- **GOAL**:
Copy out all the items below with every "volleyball net" changed to "tennis net" and nothing else altered. Leave the pictures out.
## Begin GIVEN DATA
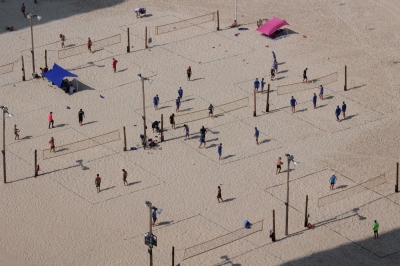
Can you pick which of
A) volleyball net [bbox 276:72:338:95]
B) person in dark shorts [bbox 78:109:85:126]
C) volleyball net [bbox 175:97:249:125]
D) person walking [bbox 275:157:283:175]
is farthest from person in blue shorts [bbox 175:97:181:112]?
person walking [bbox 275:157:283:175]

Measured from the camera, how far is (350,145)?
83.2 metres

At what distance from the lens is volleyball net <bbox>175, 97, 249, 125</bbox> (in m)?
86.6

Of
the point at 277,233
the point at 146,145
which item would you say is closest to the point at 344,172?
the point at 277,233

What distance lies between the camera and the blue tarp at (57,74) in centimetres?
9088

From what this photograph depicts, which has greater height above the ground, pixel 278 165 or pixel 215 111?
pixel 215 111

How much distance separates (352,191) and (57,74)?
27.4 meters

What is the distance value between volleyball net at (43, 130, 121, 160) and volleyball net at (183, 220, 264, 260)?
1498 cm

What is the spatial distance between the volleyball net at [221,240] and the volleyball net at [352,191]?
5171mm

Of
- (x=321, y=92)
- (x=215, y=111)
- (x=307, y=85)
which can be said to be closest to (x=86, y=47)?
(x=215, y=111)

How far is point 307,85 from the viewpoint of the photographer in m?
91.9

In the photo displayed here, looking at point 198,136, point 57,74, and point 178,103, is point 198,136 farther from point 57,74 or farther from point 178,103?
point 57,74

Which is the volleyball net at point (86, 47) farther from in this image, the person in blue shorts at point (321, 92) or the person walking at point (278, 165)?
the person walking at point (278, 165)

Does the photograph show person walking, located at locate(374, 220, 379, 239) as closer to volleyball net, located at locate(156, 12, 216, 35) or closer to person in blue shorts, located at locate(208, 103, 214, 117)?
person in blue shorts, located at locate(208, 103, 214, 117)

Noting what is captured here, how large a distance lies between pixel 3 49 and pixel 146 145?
## End GIVEN DATA
- **RESULT FOR THIS EXERCISE**:
Can you pick which of
A) tennis net [bbox 276:72:338:95]
B) person in dark shorts [bbox 78:109:85:126]
C) tennis net [bbox 175:97:249:125]
D) person walking [bbox 275:157:283:175]
is farthest from person in blue shorts [bbox 175:97:181:112]?
person walking [bbox 275:157:283:175]

Measured from the camera, how far is (350,145)?
83.2 metres

At what distance from the lens is tennis net <bbox>175, 97, 249, 125</bbox> (in m)?
86.6

Of
the point at 277,233
the point at 146,145
which item would you say is closest to the point at 344,172?
the point at 277,233

What distance lies between the camera and the blue tarp at (57,74) in centimetres?
9088

From what this photograph depicts, which has greater height above the ground, pixel 278 165 or pixel 215 111?
pixel 215 111

How much distance separates (352,191) and (57,74)?
27.4 meters

What is the distance value between tennis net at (43, 130, 121, 160) and tennis net at (183, 220, 264, 260)?
1498 cm

What is the spatial distance between the tennis net at [221,240] and the tennis net at [352,191]?
5171mm

Of
- (x=321, y=92)
- (x=215, y=111)
- (x=307, y=85)
which can be said to be closest to (x=86, y=47)?
(x=215, y=111)

How far is point 307,85 from the viewpoint of the photographer in m?
91.9

In the photo displayed here, looking at point 198,136, point 57,74, and point 178,103, is point 198,136 farther from point 57,74 or farther from point 178,103?
point 57,74

Which is the tennis net at point (86, 47) farther from in this image, the person in blue shorts at point (321, 92) or the person walking at point (278, 165)?
the person walking at point (278, 165)

Does the photograph show person walking, located at locate(374, 220, 379, 239) as closer to tennis net, located at locate(156, 12, 216, 35) or closer to person in blue shorts, located at locate(208, 103, 214, 117)?
person in blue shorts, located at locate(208, 103, 214, 117)

Noting what is captured here, how large a distance lies between pixel 3 49 and pixel 146 145?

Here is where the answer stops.